TA Tuesday: BTC Down, ETH Steady, Markets Await FOMC

Week-over-week performance:

  • BTCUSD: 63,423 / -4.28%
  • ETHUSD: 3,172 / -0.13% (!)
  • US10Y: 4.62% / +1 bp
  • DXY: 105.94 / -0.16%
  • GOLD (USD/OZ): 2,319 / +0.3%
  • SPX: 5,116 / +2.12%
  • NDX: 17,782 / +3.32%
  • DVOL: 52.76 / -23.06%
  • VIX: 14.68 / -13.29%

Looking ahead – Economic Calendar

  • Tuesday, 30 April: EU CPI, EU GDP
  • Wednesday, 1 May: EU/CH/UK/APAC Labour Day, US JOLTs, FOMC & Press
  • Thursday, 2 May: CH CPI
  • Friday, 3 May: US NFP

On the macro side:

Last week, the US PCE index exceeded expectations, registering a year-on-year increase of 2.7%. 

While this indicates a deviation from the Fed’s 2% inflation target, the overall impact is seen as tolerable. 

Bond traders have adjusted their expectations and are now foreseeing a single 25 bps rate cut from the Fed this year, compared to the 7 (!!) initially anticipated at the start of the year and 3 in March. 

This is a massive shift in duration and reflects the “higher for longer” sentiment.

US risk assets performed positively, supported by a decline in the VIX.

My inclination is that the markets are accepting a prolonged period of rates, especially given the strong economy.

However, how Jerome Powell handles the FOMC press conference will have a major impact on market reactions. 

Additionally, with the FOMC meeting scheduled for 1 May, a public holiday in many countries outside the US, reduced liquidity may amplify movements in equities and cryptocurrencies compared to previous FOMC meetings.


On the FX side:

As we approach a busy week of US macroeconomic events, market activity has consolidated. 

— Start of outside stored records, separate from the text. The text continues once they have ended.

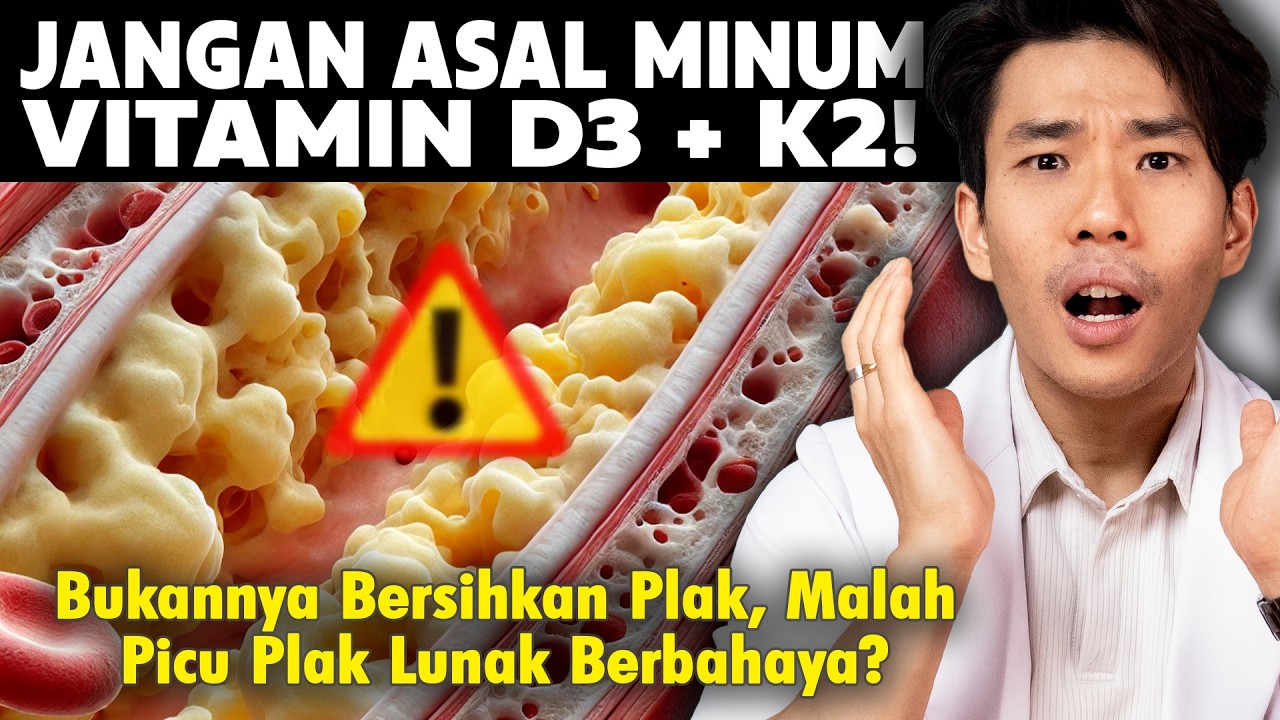 Vitamin D3 + K2 Bisa Menyembuhkan Pembuluh Darah & Bersihkan PLAK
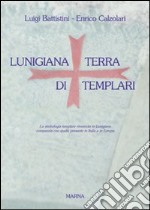 Lunigiana. Terra di templari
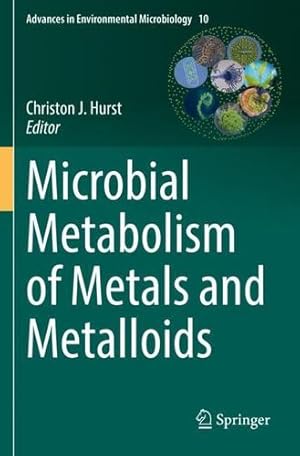 Imagen del vendedor de Microbial Metabolism of Metals and Metalloids (Advances in Environmental Microbiology, 10) [Paperback ] a la venta por booksXpress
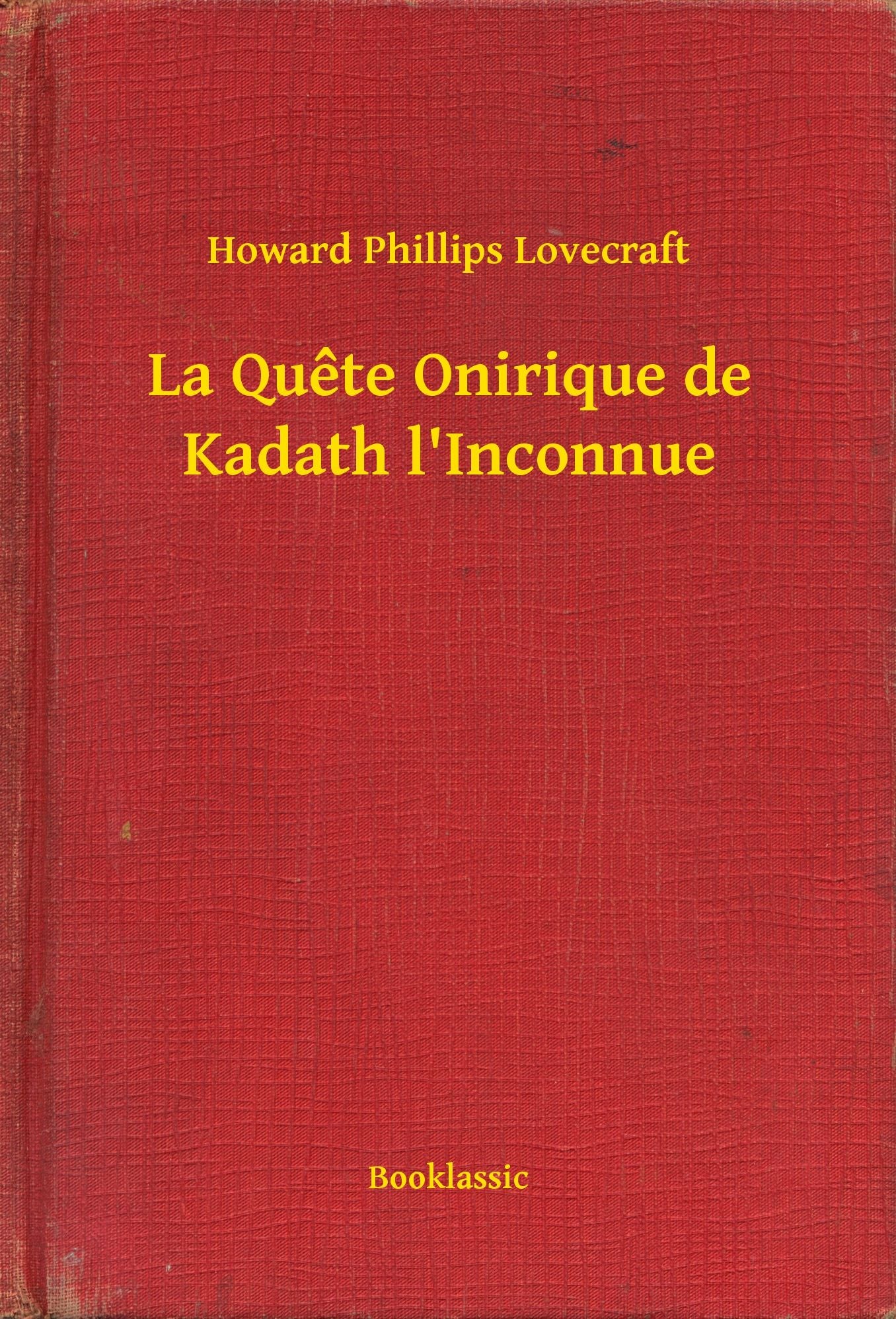 La Quete Onirique de Kadath l'Inconnue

The US dollar index (DXY) has stabilised just below the 106 mark, while the EURCHF and USDCHF are trading in tight ranges. 

My stance remains unchanged, in favour of the CHF as a funding currency.
All eyes are on the FOMC + NFP.

Chart 1: DXY 1d 


On the crypto side:

With inflows into bitcoin BTC ETFs slowing, markets have entered a period of a choppy downtrend, characterised by low trading volumes. 

Volatility has contracted, with 30-day realised volatility in BTC at 50.25% and 30-day implied volatility at 50%. 

While this decrease in DVOL suggests market exhaustion, it is consistent with my view of consolidation following the halving and ETF excitement. 

Notably, BTC continues to attract significant buying interest below USD 62,000, suggesting that it may be close to the average entry price for ETFs.


Chart 2: BTCUSD 1h 


On the other hand, the recent outperformance of ETH is a positive sign that profit-taking or consolidation in BTC is flowing into ETH and alts. 

With realised volatility at lower levels, high volatility assets appear to be a favourable choice in upwards trending markets.

In derivatives trading, however, the risk is skewed to the downside, with ETH underperforming BTC. 

Implied volatility is significantly higher by 4v, risk reversals are more negative, and wings are more expensive.